Weather is to pick up this week. Hopefully this allows a burst to be made at planting once again.

There are still a lot of cereals to be drilled, along with maize and beet. Potato farmers have a number of weeks work ahead to keep on top of planting and pre-emergence weed control.


Spring crops should be topped up with the rest of their nitrogen as soon as tramlines are visible. A lot of land is wet, and given the next few days are to be dry, it might be worth waiting a day or two to allow tramlines to dry out.

Spring barley in index 1 for nitrogen (continuous cereals) can receive 108 units of nitrogen before any yield bonuses.


Crops planted in April and May are generally advised to get an aphicide. This should be applied at the three to four-leaf stage.

If crops require trace elements, as they have known deficiencies, some of this nutrition could be applied to the crop at the same early stage to keep deficiencies at bay.

Winter barley

Many winter barley crops now have flag leaves emerged, and some have awns out. This is the ideal timing for the final spray.

Crops on a three-spray programme may not be long after a light fungicide, and should get value out of that fungicide by delaying the next application.

The majority of crops are on a two-spray programme and should receive a triazole, along with an SDHI and folpet, so something like Siltra or Revymaxx plus folpet.

Winter wheat

Some winter wheat crops are still receiving T1 fungicides. The T1 is applied when the third-last leaf is fully out and the T2 spray is applied to the flag leaf.

Grass weeds

While driving through crops with the sprayer, keep an eye out for grass weeds and note where they are. You can go back and identify the weed and control it.

You should also keep an eye on how herbicides have performed. Are there weeds growing in the crop that should have been controlled?

If there are, then you should note this and the products used, and talk to your adviser about sending samples for herbicide resistance testing to Teagasc Oak Park.


Make sure you are getting the right advice when treating your crops. There are a lot of rules, regulations and rates to follow when protecting crops, and agronomists are required to stay up-to-date to keep their qualifications and be registered with the Department of Agriculture.
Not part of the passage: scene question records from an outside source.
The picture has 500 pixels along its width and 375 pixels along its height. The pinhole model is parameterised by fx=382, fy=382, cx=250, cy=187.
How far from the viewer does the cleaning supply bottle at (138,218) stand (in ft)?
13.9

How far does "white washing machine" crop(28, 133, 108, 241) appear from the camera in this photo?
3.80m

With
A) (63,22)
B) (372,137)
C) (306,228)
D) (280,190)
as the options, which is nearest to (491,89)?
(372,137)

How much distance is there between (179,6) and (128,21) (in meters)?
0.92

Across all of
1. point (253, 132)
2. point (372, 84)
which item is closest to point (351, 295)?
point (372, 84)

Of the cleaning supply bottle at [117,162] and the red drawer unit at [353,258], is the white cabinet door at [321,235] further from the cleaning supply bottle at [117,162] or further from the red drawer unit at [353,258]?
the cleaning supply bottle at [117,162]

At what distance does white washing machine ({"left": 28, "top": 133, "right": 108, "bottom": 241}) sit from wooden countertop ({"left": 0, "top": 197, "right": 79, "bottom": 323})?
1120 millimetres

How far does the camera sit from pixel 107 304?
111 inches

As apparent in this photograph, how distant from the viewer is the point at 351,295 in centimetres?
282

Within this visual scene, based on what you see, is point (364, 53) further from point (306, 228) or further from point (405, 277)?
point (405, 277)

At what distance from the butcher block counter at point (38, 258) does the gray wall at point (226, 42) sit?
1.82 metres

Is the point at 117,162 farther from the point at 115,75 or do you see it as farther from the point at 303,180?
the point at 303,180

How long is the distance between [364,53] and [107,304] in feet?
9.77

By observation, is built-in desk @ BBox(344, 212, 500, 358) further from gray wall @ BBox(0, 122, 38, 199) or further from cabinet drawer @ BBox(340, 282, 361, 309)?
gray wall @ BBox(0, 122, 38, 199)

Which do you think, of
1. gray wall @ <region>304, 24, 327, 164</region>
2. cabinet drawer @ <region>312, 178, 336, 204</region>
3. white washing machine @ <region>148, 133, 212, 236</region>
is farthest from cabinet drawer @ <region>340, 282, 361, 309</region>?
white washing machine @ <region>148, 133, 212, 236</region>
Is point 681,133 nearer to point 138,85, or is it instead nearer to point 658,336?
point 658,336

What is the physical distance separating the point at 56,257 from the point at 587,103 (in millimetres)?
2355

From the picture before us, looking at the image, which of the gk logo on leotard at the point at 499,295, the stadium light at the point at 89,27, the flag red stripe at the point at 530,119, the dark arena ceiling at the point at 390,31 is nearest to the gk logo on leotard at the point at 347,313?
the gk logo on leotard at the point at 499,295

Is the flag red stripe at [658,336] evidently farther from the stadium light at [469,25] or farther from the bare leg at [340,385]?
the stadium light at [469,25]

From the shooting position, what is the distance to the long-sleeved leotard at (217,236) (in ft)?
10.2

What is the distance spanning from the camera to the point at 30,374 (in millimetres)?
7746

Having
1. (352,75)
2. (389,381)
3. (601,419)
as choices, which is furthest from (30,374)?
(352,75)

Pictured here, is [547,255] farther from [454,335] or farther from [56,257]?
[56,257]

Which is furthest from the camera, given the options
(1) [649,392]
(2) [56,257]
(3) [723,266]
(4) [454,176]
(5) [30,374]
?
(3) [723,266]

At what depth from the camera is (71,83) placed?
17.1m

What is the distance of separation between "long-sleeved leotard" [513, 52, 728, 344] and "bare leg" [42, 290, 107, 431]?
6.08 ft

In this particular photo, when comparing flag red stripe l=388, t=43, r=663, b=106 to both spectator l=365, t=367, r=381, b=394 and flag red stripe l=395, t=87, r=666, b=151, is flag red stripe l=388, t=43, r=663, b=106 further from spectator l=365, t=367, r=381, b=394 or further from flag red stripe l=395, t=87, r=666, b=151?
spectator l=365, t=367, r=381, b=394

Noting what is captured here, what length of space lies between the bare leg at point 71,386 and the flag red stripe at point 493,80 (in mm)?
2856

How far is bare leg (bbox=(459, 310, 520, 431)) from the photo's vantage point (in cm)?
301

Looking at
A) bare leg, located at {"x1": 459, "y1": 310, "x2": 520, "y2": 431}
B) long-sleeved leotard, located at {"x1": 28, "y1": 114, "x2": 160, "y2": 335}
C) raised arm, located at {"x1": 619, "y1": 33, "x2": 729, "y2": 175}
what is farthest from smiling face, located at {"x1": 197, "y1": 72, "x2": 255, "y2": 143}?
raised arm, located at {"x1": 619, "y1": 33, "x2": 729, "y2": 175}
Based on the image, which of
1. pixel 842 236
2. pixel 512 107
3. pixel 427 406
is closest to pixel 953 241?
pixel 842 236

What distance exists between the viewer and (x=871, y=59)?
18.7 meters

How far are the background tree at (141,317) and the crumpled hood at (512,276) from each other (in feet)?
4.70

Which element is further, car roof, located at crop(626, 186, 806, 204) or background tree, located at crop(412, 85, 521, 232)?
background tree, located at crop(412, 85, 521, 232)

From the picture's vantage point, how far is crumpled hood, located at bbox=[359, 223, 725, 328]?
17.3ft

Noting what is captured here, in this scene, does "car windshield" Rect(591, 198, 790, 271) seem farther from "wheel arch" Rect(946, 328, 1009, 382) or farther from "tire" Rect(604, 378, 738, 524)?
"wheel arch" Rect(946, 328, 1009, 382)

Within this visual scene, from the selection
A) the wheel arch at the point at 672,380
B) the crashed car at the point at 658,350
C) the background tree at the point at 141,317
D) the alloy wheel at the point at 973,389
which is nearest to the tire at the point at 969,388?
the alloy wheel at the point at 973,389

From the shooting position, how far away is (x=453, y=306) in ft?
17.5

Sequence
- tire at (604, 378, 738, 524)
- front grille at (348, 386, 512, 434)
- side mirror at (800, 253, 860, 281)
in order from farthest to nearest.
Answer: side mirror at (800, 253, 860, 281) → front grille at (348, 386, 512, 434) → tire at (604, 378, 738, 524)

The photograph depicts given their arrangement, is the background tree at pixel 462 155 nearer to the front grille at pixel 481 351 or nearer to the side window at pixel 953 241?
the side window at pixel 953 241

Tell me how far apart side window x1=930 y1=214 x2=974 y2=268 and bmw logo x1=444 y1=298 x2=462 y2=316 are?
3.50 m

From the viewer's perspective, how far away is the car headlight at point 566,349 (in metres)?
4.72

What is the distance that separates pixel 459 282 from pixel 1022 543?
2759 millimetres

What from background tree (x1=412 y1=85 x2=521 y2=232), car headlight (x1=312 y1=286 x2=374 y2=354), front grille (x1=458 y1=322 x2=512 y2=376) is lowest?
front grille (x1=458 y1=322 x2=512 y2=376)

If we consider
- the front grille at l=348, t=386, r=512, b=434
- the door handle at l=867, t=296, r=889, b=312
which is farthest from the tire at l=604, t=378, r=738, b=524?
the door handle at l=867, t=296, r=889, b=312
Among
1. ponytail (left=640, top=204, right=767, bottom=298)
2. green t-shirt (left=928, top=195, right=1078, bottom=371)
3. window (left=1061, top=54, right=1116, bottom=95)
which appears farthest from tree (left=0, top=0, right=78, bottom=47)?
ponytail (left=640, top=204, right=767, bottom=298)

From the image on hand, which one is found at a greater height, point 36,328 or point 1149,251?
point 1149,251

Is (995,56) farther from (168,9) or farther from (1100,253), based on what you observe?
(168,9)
You can look up the pesticide advisers register on the Pesticide Registration and Control Division’s website:

Wild bird cover

The deadline for planting wild bird cover under ACRES has been extended to 31 May. The original deadline was 15 May. Crops planted should have a 2m uncultivated boundary between the edge of the field and the crop. If a 3m buffer is in place beside a watercourse, then the 2m strip is not required.